* [Assignment] Each entry should be given again exactly, with any image left out.

* [Input]

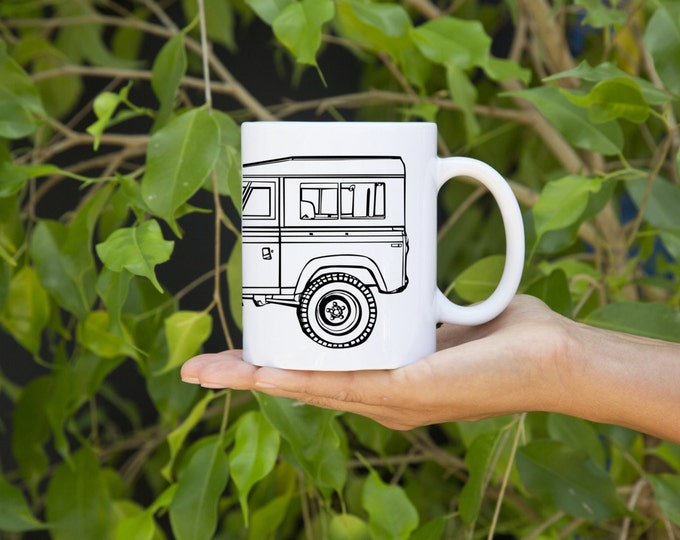 KillerBeeMoto:    Coffee Mug Limited Release British Off Road Vehicle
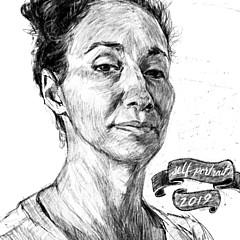 Monica Dix - Artist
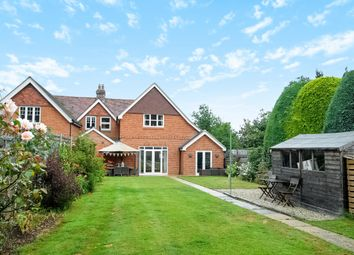 Thumbnail 4 bed semi-detached house to rent in Waterworks Road, Otterbourne, Winchester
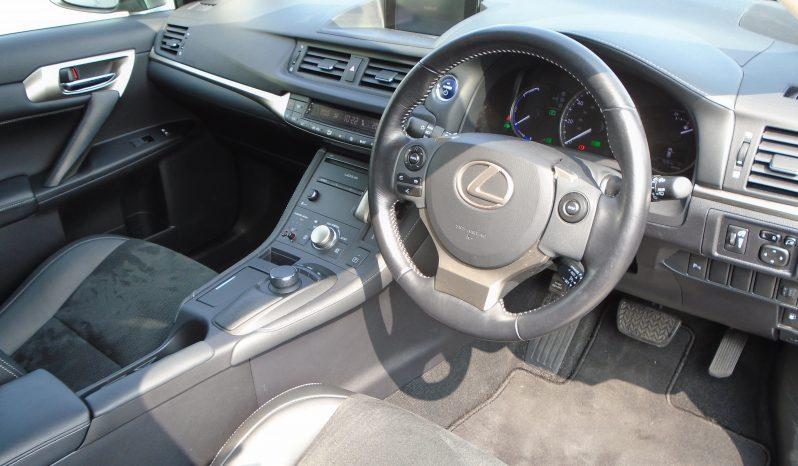 15 Lexus CT200H Advance Plus (Hybrid Electric) 5dr Hatchback Automatic Ref: U01183/62913 full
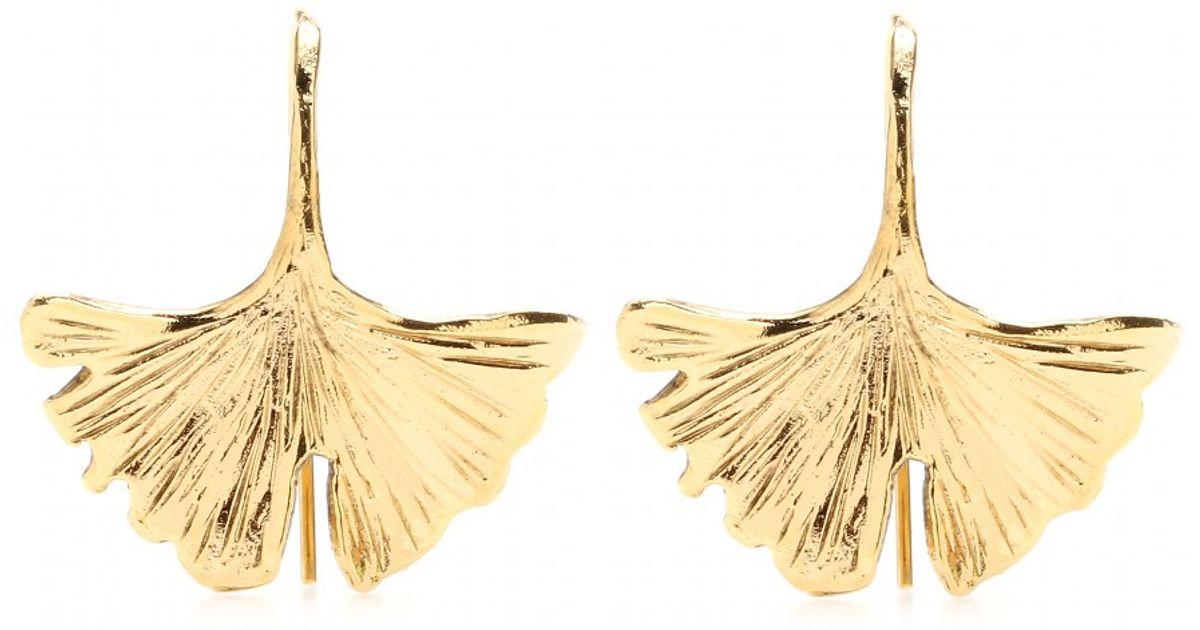 Lyst Aurelie Bidermann Tangerine Goldplated Ginkgo Leaf Earrings In Metallic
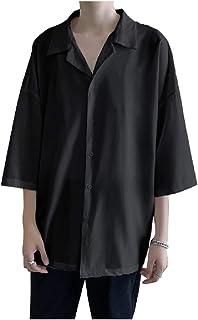 [フローライズ] オープン カラー 開襟 シャツ メンズ 五分袖 ビッグ シルエット 大きい サイズ サテン風 ドロップ ショルダー 無地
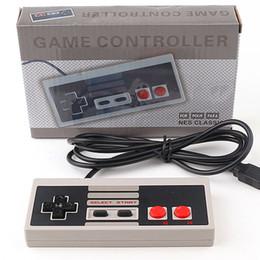 Chips eletrônicos on-line-NES mini controlador cabo de extensão de fio eletrônico para wii mini nes cabo de extensão sem chips de cristal clássico cabo de extensão do cabo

* [Worked solution]
 KillerBeeMoto:    Coffee Mug Limited Release British Off Road Vehicle
 Monica Dix - Artist
 Thumbnail 4 bed semi-detached house to rent in Waterworks Road, Otterbourne, Winchester
 15 Lexus CT200H Advance Plus (Hybrid Electric) 5dr Hatchback Automatic Ref: U01183/62913 full
 Lyst Aurelie Bidermann Tangerine Goldplated Ginkgo Leaf Earrings In Metallic
 [フローライズ] オープン カラー 開襟 シャツ メンズ 五分袖 ビッグ シルエット 大きい サイズ サテン風 ドロップ ショルダー 無地
 Chips eletrônicos on-line-NES mini controlador cabo de extensão de fio eletrônico para wii mini nes cabo de extensão sem chips de cristal clássico cabo de extensão do cabo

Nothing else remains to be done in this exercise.